Does increased liquidity breed increased innovation?
"It would not surprise me if there was considerable experimentation in the marketplace in terms of structures and appetite. It's an exciting time in the market because the last transportation bill gave us new tools, the financial models themselves are open to competition in terms of risk acceptance, and there's sufficient capital available. Creative and competitive environments are coinciding and we will come out better than anyone could have written down on paper five years ago."

On the limits of concession structures:
"At the end of the day, financing a large percentage of public transportation as public private partnerships is going to be a challenge. Most transportation facilities are not going to pay for themselves on a regular basis. New York's George Washington Bridge you can take to the bank, because the revenue streams are so strong they pay for themselves plus a few other things along the way. But not every section of road and very few sections of rail are going to be able to pay for themselves. There will always be the problem of maximising the financial capacity of whichever set of revenue streams you are able to cobble together."

On the limits of PPP
"Fast forward 15-20 years and I think you'll see 5-10% of US transportation needs being met by PPP projects. Out of those the majority will be operating as a shadow toll or an availability-type structure because of political considerations or because the numbers demand it."

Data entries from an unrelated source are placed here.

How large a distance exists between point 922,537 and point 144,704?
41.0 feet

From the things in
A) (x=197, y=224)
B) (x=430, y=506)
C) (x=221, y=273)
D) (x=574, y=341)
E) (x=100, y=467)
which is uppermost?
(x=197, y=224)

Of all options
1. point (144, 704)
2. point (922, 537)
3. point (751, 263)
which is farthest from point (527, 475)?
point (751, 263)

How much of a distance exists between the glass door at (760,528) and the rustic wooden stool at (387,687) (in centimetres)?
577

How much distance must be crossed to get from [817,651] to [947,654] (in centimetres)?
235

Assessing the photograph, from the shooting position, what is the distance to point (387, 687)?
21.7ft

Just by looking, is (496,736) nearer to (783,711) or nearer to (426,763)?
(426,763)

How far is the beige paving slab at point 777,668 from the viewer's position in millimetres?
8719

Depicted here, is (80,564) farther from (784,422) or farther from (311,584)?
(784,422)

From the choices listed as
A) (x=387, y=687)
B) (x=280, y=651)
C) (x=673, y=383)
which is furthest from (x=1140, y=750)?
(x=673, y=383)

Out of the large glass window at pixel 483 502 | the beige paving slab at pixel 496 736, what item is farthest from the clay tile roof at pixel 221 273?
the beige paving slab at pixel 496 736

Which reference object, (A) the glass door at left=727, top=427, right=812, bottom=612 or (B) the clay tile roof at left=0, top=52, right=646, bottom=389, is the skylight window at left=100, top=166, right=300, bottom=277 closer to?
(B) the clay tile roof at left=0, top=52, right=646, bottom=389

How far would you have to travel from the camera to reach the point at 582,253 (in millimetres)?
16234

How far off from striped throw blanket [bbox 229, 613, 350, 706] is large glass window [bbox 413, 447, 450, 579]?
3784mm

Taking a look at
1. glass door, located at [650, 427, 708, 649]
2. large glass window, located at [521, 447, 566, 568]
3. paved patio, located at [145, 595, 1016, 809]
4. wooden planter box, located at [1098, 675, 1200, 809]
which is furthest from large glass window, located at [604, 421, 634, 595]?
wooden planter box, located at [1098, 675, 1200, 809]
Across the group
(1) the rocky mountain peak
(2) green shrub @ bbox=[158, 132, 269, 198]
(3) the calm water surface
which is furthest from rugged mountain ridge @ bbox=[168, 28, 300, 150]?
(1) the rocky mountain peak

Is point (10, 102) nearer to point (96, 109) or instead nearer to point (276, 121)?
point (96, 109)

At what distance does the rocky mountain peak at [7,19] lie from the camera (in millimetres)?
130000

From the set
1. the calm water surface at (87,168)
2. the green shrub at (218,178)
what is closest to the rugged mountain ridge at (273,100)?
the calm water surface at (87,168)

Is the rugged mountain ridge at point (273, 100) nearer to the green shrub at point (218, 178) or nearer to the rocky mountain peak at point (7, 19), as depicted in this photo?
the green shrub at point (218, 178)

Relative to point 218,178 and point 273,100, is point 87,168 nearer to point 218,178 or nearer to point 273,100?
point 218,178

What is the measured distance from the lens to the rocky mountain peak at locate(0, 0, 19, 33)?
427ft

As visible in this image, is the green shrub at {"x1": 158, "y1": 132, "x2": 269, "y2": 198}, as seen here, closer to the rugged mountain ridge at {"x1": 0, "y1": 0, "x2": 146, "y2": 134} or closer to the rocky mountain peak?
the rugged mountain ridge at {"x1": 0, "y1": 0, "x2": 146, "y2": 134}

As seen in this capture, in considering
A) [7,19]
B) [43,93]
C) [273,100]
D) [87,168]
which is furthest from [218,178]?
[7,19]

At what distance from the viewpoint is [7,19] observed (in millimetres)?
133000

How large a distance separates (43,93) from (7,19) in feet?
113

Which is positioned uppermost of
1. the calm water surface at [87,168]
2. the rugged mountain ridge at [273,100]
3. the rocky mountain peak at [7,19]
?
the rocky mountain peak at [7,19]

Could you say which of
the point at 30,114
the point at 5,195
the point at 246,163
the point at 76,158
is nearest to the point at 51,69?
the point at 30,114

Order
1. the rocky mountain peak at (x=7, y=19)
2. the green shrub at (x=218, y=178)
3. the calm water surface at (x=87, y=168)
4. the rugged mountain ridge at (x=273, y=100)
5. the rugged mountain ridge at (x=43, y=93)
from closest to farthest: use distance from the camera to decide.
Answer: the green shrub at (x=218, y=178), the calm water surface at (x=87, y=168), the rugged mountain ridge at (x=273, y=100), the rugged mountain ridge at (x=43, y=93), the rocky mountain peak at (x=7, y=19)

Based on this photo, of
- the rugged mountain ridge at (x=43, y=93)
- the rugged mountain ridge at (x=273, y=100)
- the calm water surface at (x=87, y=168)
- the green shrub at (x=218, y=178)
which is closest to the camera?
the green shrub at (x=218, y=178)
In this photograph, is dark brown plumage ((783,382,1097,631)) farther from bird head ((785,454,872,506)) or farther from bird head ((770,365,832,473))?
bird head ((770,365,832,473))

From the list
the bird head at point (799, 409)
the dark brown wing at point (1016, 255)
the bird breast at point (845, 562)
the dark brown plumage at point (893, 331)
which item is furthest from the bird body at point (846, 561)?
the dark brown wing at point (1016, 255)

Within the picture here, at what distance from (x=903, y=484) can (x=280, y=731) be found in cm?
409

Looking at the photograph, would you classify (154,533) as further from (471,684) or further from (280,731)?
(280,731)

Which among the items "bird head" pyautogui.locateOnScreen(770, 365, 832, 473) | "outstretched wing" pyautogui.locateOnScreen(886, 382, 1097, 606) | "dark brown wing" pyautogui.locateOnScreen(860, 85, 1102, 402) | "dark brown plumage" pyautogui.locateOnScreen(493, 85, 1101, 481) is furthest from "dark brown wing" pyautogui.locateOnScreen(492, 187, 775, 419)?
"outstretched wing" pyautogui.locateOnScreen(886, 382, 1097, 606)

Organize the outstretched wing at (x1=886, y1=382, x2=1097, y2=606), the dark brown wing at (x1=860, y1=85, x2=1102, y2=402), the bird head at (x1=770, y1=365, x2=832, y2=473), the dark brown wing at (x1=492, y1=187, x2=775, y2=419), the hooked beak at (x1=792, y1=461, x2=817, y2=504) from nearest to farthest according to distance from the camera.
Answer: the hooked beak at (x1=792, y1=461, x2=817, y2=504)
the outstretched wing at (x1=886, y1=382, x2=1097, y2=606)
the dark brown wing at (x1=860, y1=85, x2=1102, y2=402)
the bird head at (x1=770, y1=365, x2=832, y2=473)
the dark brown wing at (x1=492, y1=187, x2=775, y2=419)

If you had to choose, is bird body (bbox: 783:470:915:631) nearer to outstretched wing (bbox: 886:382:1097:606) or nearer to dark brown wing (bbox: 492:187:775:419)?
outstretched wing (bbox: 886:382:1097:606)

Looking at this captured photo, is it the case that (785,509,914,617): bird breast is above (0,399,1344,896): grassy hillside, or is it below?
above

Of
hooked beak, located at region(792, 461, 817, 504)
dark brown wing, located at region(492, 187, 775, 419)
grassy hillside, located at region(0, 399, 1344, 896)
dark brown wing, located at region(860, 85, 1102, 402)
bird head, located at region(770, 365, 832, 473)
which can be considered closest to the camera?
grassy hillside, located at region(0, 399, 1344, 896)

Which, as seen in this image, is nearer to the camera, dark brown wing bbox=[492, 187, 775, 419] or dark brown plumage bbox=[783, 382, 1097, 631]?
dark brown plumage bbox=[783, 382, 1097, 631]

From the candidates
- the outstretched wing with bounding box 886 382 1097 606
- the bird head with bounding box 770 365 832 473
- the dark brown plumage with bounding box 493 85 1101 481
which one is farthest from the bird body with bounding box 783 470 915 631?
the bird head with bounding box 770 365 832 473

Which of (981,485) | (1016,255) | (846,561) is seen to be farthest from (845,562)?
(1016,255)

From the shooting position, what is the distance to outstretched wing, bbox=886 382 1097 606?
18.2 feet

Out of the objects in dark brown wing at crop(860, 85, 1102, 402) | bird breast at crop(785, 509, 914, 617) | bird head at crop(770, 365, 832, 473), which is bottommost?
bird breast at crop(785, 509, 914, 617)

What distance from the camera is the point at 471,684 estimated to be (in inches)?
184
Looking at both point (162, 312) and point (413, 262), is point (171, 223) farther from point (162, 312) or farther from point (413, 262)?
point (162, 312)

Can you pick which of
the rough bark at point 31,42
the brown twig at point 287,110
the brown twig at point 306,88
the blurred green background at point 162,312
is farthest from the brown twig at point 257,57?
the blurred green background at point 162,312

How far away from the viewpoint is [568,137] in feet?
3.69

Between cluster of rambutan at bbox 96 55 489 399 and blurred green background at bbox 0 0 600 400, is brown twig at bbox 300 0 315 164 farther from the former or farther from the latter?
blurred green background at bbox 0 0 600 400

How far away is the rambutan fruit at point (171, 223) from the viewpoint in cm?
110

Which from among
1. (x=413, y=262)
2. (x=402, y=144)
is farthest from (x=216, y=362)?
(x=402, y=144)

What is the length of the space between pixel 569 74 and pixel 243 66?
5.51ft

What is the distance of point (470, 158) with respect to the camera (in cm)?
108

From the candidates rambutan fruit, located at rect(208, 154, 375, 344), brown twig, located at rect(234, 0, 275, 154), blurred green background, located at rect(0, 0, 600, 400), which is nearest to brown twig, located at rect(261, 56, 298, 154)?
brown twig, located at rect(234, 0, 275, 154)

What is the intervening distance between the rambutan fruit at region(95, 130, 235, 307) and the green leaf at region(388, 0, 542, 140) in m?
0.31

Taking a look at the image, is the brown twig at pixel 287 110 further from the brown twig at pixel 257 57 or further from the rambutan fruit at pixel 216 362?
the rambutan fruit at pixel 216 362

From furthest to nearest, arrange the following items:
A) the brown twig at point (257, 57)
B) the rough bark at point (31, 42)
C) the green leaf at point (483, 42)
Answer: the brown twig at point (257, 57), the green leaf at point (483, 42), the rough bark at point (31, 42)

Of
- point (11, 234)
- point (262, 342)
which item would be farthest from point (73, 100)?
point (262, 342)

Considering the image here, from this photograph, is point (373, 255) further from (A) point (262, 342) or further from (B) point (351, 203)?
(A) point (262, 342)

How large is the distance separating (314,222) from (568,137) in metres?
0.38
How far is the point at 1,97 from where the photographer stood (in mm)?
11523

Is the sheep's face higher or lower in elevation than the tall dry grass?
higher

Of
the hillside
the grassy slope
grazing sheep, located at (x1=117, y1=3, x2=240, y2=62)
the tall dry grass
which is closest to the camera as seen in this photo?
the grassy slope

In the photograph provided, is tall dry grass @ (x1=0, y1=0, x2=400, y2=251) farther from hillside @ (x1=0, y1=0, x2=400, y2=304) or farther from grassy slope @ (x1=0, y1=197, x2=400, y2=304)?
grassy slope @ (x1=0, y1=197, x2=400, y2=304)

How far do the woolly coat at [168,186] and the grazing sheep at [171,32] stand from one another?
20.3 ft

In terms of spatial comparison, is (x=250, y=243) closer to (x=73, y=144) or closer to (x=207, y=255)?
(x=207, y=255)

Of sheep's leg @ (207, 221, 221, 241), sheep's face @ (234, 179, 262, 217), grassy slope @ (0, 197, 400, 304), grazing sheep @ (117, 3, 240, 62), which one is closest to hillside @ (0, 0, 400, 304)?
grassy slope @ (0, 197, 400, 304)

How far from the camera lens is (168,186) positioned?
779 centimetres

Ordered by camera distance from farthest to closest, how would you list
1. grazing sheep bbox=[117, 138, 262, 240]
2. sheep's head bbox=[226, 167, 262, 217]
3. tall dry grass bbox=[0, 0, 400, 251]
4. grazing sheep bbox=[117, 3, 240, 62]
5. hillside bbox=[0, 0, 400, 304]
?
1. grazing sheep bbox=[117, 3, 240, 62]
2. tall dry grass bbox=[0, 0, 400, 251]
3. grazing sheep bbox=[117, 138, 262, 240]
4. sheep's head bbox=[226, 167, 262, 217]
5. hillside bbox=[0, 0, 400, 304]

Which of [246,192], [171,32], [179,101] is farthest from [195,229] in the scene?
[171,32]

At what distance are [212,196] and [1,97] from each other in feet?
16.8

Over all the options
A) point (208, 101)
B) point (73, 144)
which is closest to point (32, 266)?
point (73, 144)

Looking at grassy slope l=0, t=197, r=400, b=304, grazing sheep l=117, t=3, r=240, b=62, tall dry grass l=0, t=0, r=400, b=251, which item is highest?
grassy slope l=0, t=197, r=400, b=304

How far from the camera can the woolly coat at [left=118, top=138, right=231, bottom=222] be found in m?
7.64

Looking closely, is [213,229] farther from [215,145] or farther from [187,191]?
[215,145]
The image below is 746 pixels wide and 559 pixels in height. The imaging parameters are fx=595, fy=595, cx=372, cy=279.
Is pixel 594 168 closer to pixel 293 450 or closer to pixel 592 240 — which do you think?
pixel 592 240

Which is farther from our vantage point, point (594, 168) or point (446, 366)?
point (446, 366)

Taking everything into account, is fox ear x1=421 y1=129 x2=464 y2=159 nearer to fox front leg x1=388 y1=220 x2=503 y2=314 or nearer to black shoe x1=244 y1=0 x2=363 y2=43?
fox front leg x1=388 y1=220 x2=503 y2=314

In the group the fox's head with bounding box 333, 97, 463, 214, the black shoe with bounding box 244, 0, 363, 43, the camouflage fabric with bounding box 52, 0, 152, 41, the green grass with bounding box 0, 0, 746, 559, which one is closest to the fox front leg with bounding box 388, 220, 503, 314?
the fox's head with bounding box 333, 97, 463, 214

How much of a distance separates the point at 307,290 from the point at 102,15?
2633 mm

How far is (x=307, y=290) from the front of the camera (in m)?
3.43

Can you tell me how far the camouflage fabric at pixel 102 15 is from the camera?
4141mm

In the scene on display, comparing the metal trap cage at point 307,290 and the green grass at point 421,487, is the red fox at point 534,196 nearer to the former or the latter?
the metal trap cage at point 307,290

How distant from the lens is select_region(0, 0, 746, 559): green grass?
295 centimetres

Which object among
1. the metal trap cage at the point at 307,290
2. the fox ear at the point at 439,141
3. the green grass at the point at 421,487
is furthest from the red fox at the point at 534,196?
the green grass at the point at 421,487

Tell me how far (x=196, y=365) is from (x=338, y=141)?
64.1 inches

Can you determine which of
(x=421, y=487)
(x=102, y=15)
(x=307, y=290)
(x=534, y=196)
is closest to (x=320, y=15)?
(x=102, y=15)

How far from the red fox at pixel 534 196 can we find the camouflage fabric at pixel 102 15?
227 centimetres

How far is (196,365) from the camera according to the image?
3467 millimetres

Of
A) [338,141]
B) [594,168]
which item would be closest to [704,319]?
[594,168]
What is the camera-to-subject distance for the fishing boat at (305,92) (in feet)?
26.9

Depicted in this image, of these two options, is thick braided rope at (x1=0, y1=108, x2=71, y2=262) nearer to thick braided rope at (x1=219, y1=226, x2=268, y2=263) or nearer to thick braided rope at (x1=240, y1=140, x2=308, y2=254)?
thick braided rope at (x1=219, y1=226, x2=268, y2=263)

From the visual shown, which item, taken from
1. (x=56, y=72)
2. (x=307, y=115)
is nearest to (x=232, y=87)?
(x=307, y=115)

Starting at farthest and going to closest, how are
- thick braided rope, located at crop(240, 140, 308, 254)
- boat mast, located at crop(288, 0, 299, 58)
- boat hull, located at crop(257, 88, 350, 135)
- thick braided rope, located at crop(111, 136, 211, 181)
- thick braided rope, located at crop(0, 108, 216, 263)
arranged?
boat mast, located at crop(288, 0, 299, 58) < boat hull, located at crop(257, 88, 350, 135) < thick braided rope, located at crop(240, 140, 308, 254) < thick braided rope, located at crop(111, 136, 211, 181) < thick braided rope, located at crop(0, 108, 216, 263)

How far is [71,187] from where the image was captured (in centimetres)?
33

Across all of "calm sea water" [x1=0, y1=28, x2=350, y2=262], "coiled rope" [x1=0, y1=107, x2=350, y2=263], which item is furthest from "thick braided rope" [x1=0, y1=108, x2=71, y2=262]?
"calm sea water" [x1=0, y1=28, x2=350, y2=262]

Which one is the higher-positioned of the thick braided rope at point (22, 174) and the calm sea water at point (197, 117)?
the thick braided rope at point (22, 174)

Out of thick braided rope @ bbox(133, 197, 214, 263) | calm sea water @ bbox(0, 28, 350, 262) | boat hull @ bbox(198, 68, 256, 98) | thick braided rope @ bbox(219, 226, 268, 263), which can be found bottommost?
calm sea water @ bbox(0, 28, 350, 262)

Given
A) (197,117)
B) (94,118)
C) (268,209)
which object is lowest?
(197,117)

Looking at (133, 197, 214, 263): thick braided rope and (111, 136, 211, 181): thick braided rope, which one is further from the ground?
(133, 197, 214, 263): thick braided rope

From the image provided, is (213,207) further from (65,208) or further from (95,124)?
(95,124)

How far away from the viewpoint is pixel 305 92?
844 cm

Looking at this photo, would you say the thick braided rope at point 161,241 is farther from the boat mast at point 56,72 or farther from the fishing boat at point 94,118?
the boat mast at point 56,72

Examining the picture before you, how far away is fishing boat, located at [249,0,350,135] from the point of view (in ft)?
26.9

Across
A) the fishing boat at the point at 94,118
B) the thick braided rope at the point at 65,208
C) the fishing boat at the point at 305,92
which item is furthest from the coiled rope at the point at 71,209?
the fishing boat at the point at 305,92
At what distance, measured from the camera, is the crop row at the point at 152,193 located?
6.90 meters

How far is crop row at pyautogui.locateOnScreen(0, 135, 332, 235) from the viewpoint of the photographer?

On the next bumper concessions:
"The Tappan Zee and New Jersey Turnpike will be operating on a for-profit basis and a state may have paid others for the privilege of taking that on. Those may be the ones that are going to happen first but the market may be creating unrealistic expectations in terms of timing. My bet is within two years New Jersey will begin the process of PPP. Whether it's brownfield or greenfield, it will happen within the next seven years. And the new governor in New York will look at the Tappan Zee Bridge– I'd be shocked if there was no PPP within the next four years."

On who wins and loses from the pace of change:
"Things that were hard to talk about 10 years ago are now being talked about. Ten years ago you weren't talking about design-build on transportation project. Now on a big project you're looking at design-build and hiring general contractors. Now people are looking at value selections, not low-price selections so the thinking process is changing. But for a private company to stay in business it has to get risk more right than wrong. It's an opportunity for the public sector to capture the added value associated with PPP and for the private sector player to enhance his risk weighted returns. In turn the public gets enhanced facilities earlier and a decision process driven by sound transportation planning and economics, not just political gerrymandering of transportation dollars."

*This sentence originally read. "The project is likely to be owned by a non-profit 63-20 corporation and the initial financing will come in the form of tax-exempt bonds and sub debt from Fluor and Transurban". Prieto has asked us to clarify that the Commonwealth of Virginia has in fact settled upon a for-profit concession structure, and that, his earlier comments notwithstanding, the sponsors have not made a decision on the use of TIFIA or PAB funding for this section.